Coaching the 21st century athlete is much more complicated than one might imagine. We caught up with Stew Robinson to get his perspective on the politics, athlete behavior and needs of coaches outside of the game
PPD Mag: Do you believe athletes need assistance transitioning when they exhaust their eligibility?
Coach Robinson: Yes. The main reason is that they have been programmed to perform in a certain sport since they began playing competitively. They have strived to reach an ultimate goal in going to college or playing professionally without really looking at other alternatives to making a living. Even if they do achieve their goal, most aren’t prepared to go in to another career for the next phase of their life. For example, in my own experience as a college level athlete, when my eligibility was exhausted there was no counseling from the University for the next phase of where I wanted to go with my life.
I believe if there had been some assistance it would have saved me several years trying to figure out what I ultimately wanted to do and how to go about doing it.
I instead had a variety of jobs I had no passion for and ultimately started my coaching career at a very late age. I would argue the current model is very similar to the model implemented when I competed.
PPD Mag: Do coaches require the same type of assistance when they are fired from a job?
Coach Robinson: Yes, especially the assistant coaches or any head coaches that can’t afford an agent. Having a person in your corner and going through your career with you can really help you plan and be prepared for your next job. This person is able to show you all the options available whether it is another coaching position or any other options that you may be interested in. For myself, being in that position currently, having someone on a daily basis with ideas and connections would be beneficial in helping me land my next coaching position or another job of interest.
PPD Mag: How much politics are involved in college coaching and is it sometimes a good thing or always bad?
Coach Robinson: There are a lot of politics in college coaching. It is a really good thing when you have a friend in a hiring position that can give you an opportunity over a more qualified person. It can also be bad when you know you are the more qualified candidate and you are looked over due to politics. For example, often times an AAU coach will be given a position they are not qualified for but have a player they will commit to bringing to that particular program.
PPD Mag: Should a personal player development specialist be part of the teams coaching staff?

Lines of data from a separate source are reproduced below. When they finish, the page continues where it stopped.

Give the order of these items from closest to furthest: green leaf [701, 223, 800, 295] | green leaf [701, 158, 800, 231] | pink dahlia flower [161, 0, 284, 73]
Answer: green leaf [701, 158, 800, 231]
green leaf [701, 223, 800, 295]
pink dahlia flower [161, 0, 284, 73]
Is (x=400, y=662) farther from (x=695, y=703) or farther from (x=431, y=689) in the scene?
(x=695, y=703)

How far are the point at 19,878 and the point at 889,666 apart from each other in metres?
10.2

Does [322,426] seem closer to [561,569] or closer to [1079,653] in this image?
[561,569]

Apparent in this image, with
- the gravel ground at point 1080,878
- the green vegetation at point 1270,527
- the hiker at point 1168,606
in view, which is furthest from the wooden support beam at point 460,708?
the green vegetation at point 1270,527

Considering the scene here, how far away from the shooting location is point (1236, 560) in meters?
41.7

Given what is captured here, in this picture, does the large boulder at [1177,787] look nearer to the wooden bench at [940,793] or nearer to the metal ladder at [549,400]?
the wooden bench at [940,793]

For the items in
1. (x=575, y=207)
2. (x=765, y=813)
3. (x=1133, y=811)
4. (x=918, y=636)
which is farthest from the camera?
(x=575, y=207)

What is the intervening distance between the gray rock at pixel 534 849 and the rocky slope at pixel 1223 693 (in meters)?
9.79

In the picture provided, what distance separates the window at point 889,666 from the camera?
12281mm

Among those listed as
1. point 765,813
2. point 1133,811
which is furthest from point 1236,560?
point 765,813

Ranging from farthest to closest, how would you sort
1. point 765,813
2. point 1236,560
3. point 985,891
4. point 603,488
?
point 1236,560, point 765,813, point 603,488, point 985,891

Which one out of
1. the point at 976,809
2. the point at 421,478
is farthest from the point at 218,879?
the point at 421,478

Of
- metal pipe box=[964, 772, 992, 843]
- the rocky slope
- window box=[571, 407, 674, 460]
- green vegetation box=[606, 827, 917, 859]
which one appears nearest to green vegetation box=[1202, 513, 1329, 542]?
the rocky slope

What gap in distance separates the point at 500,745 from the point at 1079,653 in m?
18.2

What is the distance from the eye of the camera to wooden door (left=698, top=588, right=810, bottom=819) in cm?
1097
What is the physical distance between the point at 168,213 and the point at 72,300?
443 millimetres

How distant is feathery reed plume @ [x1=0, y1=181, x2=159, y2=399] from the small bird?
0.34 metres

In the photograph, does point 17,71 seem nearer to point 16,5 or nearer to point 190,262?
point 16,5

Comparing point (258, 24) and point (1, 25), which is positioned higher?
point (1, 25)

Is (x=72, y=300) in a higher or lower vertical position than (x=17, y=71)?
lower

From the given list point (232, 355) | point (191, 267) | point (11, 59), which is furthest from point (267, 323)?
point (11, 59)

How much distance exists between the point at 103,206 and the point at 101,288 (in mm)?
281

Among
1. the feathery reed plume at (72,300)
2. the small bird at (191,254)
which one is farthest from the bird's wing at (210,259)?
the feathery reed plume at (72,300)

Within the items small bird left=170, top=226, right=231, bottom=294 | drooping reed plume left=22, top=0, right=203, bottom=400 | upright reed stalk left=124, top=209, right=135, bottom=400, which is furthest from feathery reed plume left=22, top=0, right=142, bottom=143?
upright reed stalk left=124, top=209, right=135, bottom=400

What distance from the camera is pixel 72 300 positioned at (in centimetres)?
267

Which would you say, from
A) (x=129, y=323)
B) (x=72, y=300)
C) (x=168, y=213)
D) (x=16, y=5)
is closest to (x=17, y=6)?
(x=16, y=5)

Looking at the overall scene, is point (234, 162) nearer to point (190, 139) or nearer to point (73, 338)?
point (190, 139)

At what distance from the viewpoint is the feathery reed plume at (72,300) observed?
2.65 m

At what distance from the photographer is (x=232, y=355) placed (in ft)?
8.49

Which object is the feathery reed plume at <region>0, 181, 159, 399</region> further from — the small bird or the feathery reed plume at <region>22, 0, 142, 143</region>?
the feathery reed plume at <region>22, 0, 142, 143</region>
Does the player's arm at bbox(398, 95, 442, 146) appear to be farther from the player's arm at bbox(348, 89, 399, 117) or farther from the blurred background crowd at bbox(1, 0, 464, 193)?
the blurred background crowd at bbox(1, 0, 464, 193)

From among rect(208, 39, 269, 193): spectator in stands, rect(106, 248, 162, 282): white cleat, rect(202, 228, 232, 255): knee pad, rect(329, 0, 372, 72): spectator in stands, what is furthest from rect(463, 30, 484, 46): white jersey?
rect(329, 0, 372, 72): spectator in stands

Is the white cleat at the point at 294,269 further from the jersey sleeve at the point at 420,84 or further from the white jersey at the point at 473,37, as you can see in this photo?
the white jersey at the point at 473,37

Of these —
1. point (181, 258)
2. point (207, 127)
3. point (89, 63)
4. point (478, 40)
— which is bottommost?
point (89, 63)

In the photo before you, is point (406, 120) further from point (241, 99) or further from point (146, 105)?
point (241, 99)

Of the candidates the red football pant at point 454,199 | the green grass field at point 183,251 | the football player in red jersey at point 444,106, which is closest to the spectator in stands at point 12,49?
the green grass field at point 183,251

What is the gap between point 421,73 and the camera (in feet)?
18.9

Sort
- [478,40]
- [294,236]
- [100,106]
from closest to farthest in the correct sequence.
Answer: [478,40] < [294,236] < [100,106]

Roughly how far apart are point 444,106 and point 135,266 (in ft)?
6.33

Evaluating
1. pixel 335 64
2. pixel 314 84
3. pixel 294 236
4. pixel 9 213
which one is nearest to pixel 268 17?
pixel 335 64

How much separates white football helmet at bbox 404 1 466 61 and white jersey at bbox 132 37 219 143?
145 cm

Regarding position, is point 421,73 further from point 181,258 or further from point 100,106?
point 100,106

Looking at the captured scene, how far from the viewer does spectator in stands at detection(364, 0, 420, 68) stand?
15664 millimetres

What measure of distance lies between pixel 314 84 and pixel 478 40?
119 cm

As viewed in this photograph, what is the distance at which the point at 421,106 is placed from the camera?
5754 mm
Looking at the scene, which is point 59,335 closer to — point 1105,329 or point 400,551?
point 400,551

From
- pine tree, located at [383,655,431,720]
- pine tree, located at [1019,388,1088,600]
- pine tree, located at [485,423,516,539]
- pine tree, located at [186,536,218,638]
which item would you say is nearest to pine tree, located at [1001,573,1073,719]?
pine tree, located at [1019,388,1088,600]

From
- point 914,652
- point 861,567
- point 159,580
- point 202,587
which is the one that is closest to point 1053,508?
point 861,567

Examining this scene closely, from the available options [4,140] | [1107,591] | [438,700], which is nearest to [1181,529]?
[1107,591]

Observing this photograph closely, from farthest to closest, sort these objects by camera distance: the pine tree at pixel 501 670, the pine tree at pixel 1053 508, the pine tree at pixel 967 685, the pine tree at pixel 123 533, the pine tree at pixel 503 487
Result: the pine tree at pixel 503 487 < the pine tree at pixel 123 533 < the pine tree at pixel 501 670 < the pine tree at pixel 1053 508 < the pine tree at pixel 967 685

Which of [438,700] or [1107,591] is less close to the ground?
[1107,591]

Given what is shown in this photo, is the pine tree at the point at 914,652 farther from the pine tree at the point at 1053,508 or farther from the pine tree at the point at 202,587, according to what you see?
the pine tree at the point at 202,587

Coach Robinson: Yes a specialist is needed for every team or at least one individual for every athletic department. It is important they interact with the student athletes on an everyday basis from the time of the arrival to campus to their departure from campus. This helps the specialist get a good understanding of each individual athlete’s interests, skills and personality in order to provide the help needed after graduation. A personal player development specialist is a full time job. The emergence of social media and having to monitoring what each athlete is putting out there is one aspect a specialist should assist athletes with. Student athletes today need individual attention in order to maintain and develop personal growth but also to develop and protect the athlete’s reputation but the university’s reputation as well.